For years, Uyghurs, a Muslim minority group that is located predominantly in China’s Xinjiang Province, have been the targets of unfettered discrimination and bigotry, in many cases being forced into detention camps. There, they are victims of forced labor in factories which are inextricably tied to the supply chains of renowned global brands such as Apple, Coca-Cola, and Nike. On September 22, 2020, the House of Representatives passed the Act by an overwhelming margin of 406 to 3. The Act did not pass the Senate before the 116th Congress concluded. On January 27, 2021, in a show of bipartisan support, Senators Marco Rubio (R-FL) and Jeff Merkley (D-OR) reintroduced the Act.

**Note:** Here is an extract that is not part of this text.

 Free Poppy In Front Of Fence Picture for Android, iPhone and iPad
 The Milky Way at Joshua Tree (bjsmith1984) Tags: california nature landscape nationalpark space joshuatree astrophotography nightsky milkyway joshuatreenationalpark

If enacted into law, the Act will prohibit the import of certain categories of goods produced with forced labor from the Xinjiang region into the United States; require that the president of the United States submit an annual report to Congress identifying each foreign person, including any Chinese government official, who is at all involved with forced labor in the Xinjiang region; impose sanctions on such individuals identified in the president’s report, which may include blocking any transactions in property interests in the U.S. and banning them from entry into the U.S.; and require U.S. companies to disclose to the SEC any links they may have to Xinjiang. Describing the impetus behind the Act, Senator Merkley stated, “For years, the Chinese government has been committing genocide in Xinjiang, subjecting Uyghurs and other predominantly Muslim ethnic minorities to torture, imprisonment, forced labor and pressure to abandon their religious and cultural practices.”
While the 116th Congress had, for the most part, welcomed the bill as a strategic effort to hold U.S. corporations accountable for human rights violations, brand-name companies such as those mentioned above, as well as Calvin Klein, and Campbell Soup, have spent millions of dollars lobbying to weaken some of the bill’s provisions. Their goals include extending compliance deadlines and disclosing supply chain information only to congressional committees, thereby keeping that data from the public. While these companies continue to tout their ethical and responsible manufacturing and international labor standards, they have now made clear that they view the pending legislation as posing an imminent threat to the viability of their supply chains. The lobbying efforts of these corporations stand in obvious contravention to their public promises and assurances of responsible corporate behavior. This example of corporate lobbying offers two salient reminders: first, that the supply chains of so many U.S. companies we depend upon for everyday comforts and conveniences are fraught with forced labor; and second, that such corporations have much work to do to reach an acceptable level of corporate responsibility.
Combating forced labor abroad is a principal goal of the Grant & Eisenhofer ESG Institute. The Institute has successfully petitioned the United States Customs and Border Patrol to block the importation of goods containing palm oil produced by FGV holdings.